Performance materials group Low & Bonar has hailed the contribution of its Dundee yarns plant as the business closes in on a profits boost.
The company has confirmed it expects its full-year results to be in line with market expectations, namely a pre-tax return of between £26 million and £26.5m for the year to November 30.
The outcome represents a potential £2m uplift from 2012 when the firm posted a pre-tax profit of £24.5m on total revenues of £380.5m.
The strong performance has come despite a weather-affected first half to 2013 which saw delays to major infrastructure schemes on the Continent which L&B would expect to provide supplies for.
However, trading picked up during the summer and sales for the second half of the year were 5% ahead of last year on a like-for-like basis, which strips the effect of new business streams, and 3% ahead overall.
Low & Bonar chief executive Steve Good said he was pleased the business as a whole had seen a pick-up as the year rolled through.
“We had a difficult first half which was affected by adverse weather which delayed the start of the European construction season,” he said.
“There was a bit of catch-up in the second half and a return to more normal levels of growth in the markets.
“We have said that we are in the range of market expectations so it has been a further year of progress for us, which will be the fourth year we have been able to do that in markets that have not been the most helpful.
“We continue to do things to help us go forward.”
Mr Good said one factor in the “much improved” second half was the turnaround in performance in the firm’s loss-making yarns business.
The division makes carpet backing and synthetic playing surfaces from its Caldrum Works site in Dundee as well as at a sister plant in Abu Dhabi.
The yarns business had suffered a “difficult year” last year when it was hit by an £11.2m writedown and suffered a double-digit drop in sales volumes.

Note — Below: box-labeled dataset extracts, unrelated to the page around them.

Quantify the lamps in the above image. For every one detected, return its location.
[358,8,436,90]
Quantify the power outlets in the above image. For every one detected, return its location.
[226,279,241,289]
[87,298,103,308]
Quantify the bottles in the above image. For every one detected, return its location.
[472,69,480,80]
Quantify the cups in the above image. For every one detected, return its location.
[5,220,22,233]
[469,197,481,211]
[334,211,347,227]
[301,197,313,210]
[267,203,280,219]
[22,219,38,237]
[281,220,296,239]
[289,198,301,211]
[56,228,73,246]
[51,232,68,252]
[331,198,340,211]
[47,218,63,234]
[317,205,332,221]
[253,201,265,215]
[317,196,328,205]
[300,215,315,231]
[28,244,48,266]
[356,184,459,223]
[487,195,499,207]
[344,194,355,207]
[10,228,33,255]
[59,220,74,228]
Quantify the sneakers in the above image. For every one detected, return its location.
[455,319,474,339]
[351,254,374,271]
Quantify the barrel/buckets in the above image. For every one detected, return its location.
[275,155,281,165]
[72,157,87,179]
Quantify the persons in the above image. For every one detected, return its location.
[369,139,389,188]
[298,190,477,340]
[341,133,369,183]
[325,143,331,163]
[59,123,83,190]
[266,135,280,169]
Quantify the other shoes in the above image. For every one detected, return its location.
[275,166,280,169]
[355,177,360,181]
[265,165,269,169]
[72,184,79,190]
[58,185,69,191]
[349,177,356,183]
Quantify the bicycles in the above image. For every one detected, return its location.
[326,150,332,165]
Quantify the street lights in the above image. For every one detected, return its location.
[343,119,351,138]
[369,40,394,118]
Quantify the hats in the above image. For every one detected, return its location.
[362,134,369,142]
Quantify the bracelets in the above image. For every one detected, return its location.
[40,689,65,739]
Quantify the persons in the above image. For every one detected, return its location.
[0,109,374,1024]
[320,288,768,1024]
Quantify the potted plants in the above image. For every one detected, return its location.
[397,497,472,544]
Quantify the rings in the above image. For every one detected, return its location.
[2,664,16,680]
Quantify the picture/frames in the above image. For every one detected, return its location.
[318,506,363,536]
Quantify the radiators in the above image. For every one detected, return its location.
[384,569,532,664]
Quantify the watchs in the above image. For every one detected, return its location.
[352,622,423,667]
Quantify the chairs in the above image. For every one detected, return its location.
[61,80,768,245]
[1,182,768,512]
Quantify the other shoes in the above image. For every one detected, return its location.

However, Mr Good said division, which employs more than 100 workers in Dundee, was back trading profitability after last year’s loss.
“Yarns had done a lot better in the first half of the year and that performance was maintained in the second half,” Mr Good said.
“After a very difficult year last year where we made significant losses we are back in the black.
“We have still got things to do to get further improvement in the business but I am pleased we turned things around this year and I am pleased with the progress.
“There have been two things behind that. The market is recovering somewhat in the US in particular and in parts of Europe, and we are doing things better. It is a combination of internal and external factors.”
The group will publish its full-year results on February 4.